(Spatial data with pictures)
____
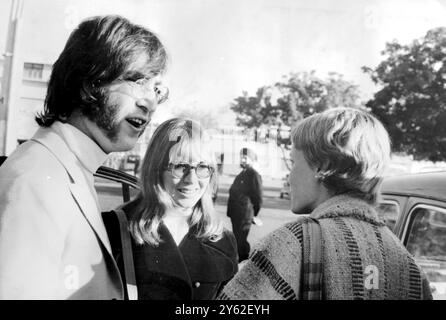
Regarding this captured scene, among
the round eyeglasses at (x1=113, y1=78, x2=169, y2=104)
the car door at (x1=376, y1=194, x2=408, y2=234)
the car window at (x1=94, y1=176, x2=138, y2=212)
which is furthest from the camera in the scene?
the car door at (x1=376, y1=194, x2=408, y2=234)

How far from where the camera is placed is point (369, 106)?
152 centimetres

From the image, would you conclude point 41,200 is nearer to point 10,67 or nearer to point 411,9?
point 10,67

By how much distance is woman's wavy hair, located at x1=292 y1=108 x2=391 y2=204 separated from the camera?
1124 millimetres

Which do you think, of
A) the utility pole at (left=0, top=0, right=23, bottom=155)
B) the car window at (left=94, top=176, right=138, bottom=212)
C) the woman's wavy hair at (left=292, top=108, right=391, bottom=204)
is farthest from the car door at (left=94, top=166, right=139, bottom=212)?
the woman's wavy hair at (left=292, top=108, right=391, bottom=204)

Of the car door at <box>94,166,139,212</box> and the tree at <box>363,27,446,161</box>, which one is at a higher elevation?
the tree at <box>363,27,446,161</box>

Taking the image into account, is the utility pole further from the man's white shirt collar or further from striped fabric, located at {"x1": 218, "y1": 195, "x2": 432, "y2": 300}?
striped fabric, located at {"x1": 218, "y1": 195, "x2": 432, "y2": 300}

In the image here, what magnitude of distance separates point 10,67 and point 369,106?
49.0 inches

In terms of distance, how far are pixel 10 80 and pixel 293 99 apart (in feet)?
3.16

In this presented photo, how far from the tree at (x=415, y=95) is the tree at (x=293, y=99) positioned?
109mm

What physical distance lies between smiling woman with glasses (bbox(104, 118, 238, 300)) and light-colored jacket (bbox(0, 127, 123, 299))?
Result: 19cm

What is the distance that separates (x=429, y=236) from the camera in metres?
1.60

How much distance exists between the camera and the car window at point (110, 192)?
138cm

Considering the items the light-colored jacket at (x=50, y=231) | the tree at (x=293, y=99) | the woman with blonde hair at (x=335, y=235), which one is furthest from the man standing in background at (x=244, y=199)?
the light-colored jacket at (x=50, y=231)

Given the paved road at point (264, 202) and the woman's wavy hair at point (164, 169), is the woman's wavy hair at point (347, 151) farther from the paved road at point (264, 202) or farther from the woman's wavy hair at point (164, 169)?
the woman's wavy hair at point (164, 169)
____
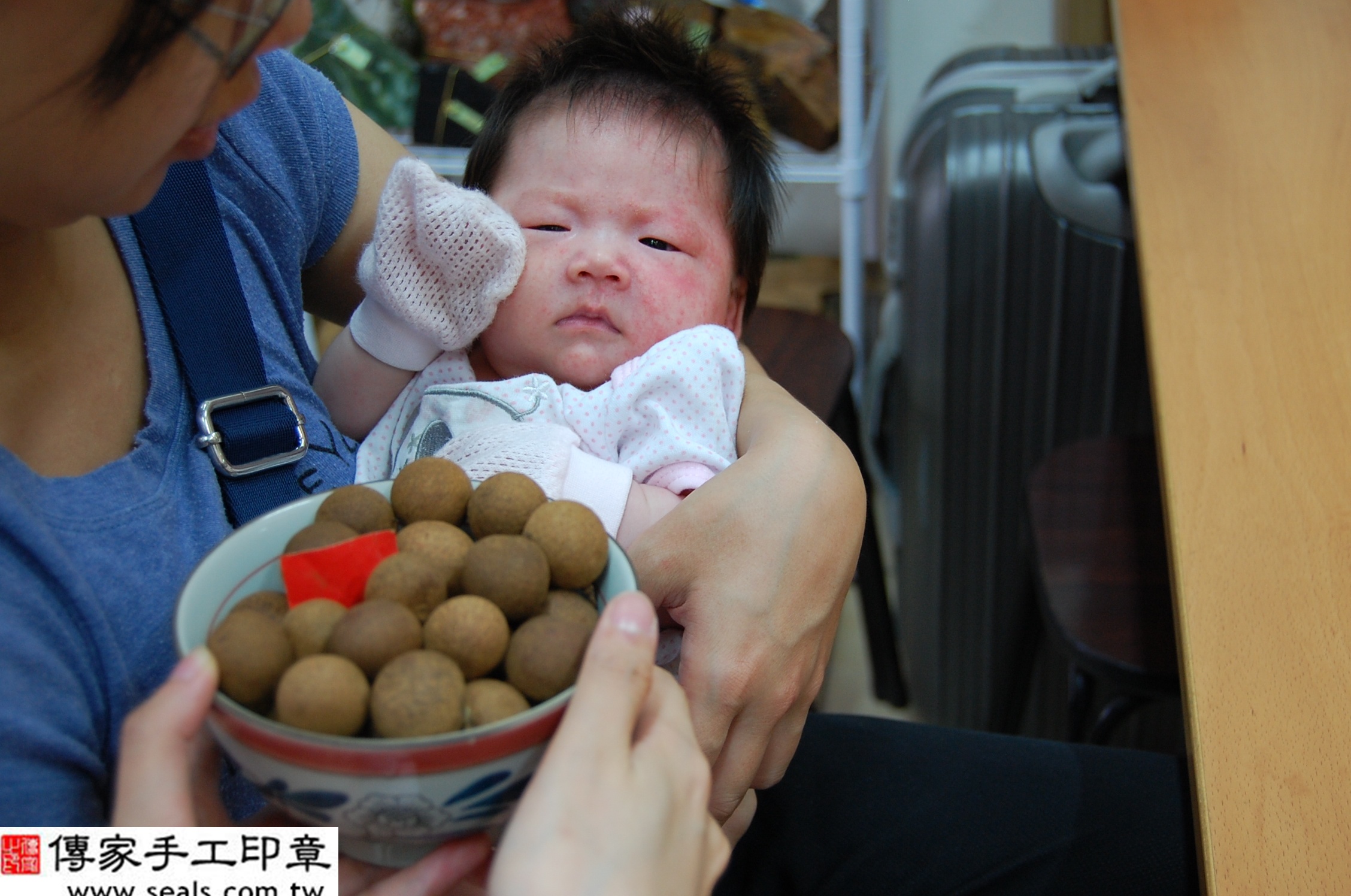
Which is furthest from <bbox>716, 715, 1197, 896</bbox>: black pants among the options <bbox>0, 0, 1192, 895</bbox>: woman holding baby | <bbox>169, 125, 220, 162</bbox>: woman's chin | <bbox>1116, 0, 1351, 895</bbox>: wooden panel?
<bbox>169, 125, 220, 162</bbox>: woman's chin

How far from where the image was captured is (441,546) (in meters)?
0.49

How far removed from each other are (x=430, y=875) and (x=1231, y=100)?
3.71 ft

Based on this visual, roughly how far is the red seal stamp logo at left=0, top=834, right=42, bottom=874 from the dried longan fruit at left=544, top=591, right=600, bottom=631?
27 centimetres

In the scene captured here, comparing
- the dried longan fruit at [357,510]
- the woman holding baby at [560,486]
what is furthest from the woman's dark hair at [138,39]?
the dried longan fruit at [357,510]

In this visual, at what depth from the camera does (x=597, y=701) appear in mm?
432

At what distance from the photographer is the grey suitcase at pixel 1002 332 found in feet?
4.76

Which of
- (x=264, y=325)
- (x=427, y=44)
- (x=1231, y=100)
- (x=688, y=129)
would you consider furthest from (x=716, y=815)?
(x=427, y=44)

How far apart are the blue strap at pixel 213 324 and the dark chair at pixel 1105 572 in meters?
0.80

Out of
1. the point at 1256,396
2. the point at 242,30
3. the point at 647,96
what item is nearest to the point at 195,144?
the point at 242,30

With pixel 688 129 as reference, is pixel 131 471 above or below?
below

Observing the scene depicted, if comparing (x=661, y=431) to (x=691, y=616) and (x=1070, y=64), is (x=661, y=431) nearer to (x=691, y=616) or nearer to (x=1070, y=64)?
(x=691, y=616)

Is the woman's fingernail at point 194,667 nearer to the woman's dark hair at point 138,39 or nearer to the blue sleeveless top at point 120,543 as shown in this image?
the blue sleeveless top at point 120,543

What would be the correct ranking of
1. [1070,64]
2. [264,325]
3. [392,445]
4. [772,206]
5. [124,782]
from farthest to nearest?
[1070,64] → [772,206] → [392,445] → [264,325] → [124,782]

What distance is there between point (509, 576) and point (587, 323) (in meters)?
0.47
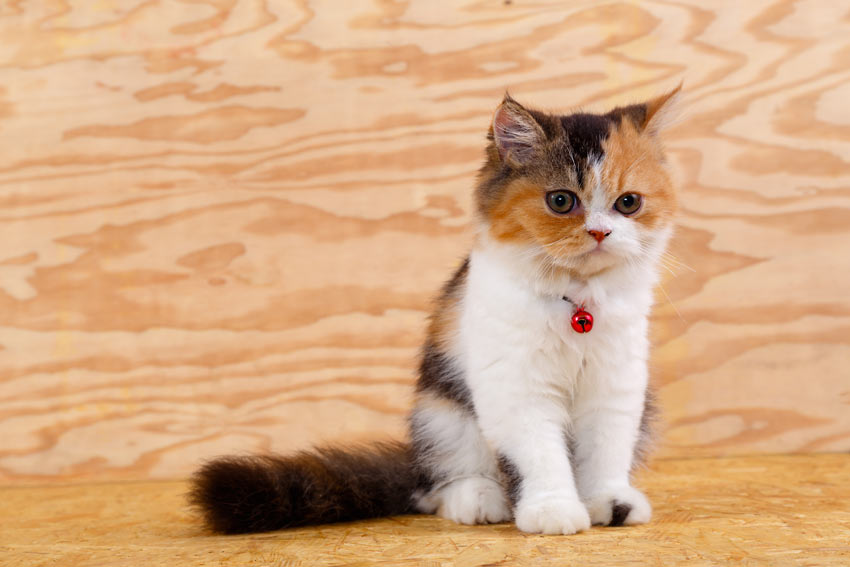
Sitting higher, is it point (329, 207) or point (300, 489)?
____
→ **Problem statement**:
From the data above, copy out each line that contains the word "nearer".

→ **Correct answer**:
From the image, would you conclude point 41,200 is nearer to point 10,67 or nearer to point 411,9?
Observing the scene depicted, if comparing (x=661, y=431) to (x=691, y=616) and (x=1070, y=64), is (x=661, y=431) nearer to (x=691, y=616) or nearer to (x=1070, y=64)?
Is the woman's fingernail at point 194,667 nearer to the woman's dark hair at point 138,39 or nearer to the blue sleeveless top at point 120,543 as shown in this image?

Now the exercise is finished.